Shonibare at Play in the Period Rooms

Mother and Father Worked Hard So I Can Play is a work that was made specifically for our period rooms. Last spring when Yinka Shonibare was in New York, he visited the Brooklyn Museum to meet with the relevant staff and also to take a look at the Blum and 4th floor Schapiro galleries, where his survey Yinka Shonibare MBE would be installed. While he was here, we gave him a tour of our period rooms, and he was immediately enchanted by them. Before the day was over, it was decided that he would create a site-specific work for a number of those rooms. Once he was back in London, we emailed him the floor plans for the period rooms along with documents about the history of each of the rooms. Yinka seemed taken not only with the way the rooms look—the furnishings, the maze-like layout of the houses, etc—but also with the historical context of the rooms.

Months later, we started to receive “work in progress” shots of the children-size mannequins. First the preliminary sketches, then the sculpted clay bodies of the mannequins, and finally a picture of the girl with jump rope. Then the mannequins were packed and crated in Yinka’s studio and sent by ship to arrive here in time for the installation. Even though they were produced in London and there were no opportunities to try them out in the respective rooms before their arrival, they all fit perfectly in their new temporary homes.

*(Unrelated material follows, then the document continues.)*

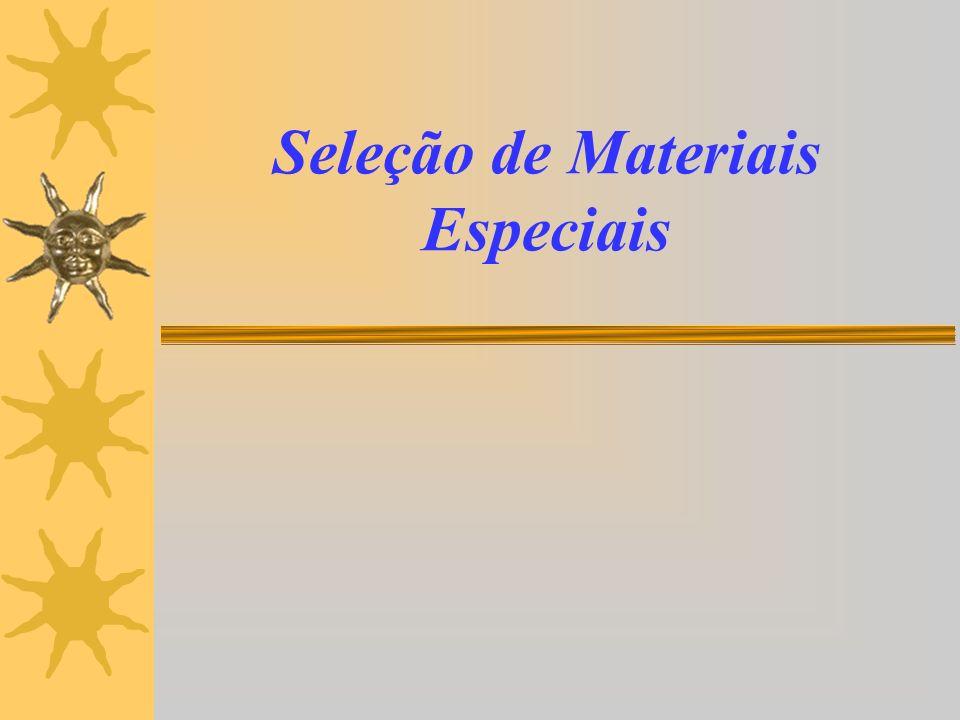 Seleção de Materiais Especiais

As Yinka has said about the placement of the children, “It’s like the children’s game, ‘Where’s Waldo?’” There are no individual labels pointing out the specific locations of the children; the idea is for our visitors to wander through the rooms and stumble upon them. Hopefully those who usually come to the Brooklyn Museum to see contemporary works will discover our wonderful period rooms through Mother and Father Worked Hard So I Can Play. And, those who are already familiar with the period rooms will rediscover these rooms and see them in a different way.
Photos: Yinka Shonibare MBE installation Mother and Father Worked Hard So I Can Play in the Brooklyn Museum period rooms. From top to bottom installations in the Cane Acres Plantation House, John D. Rockefeller House Moorish Smoking Room, and Trippe House.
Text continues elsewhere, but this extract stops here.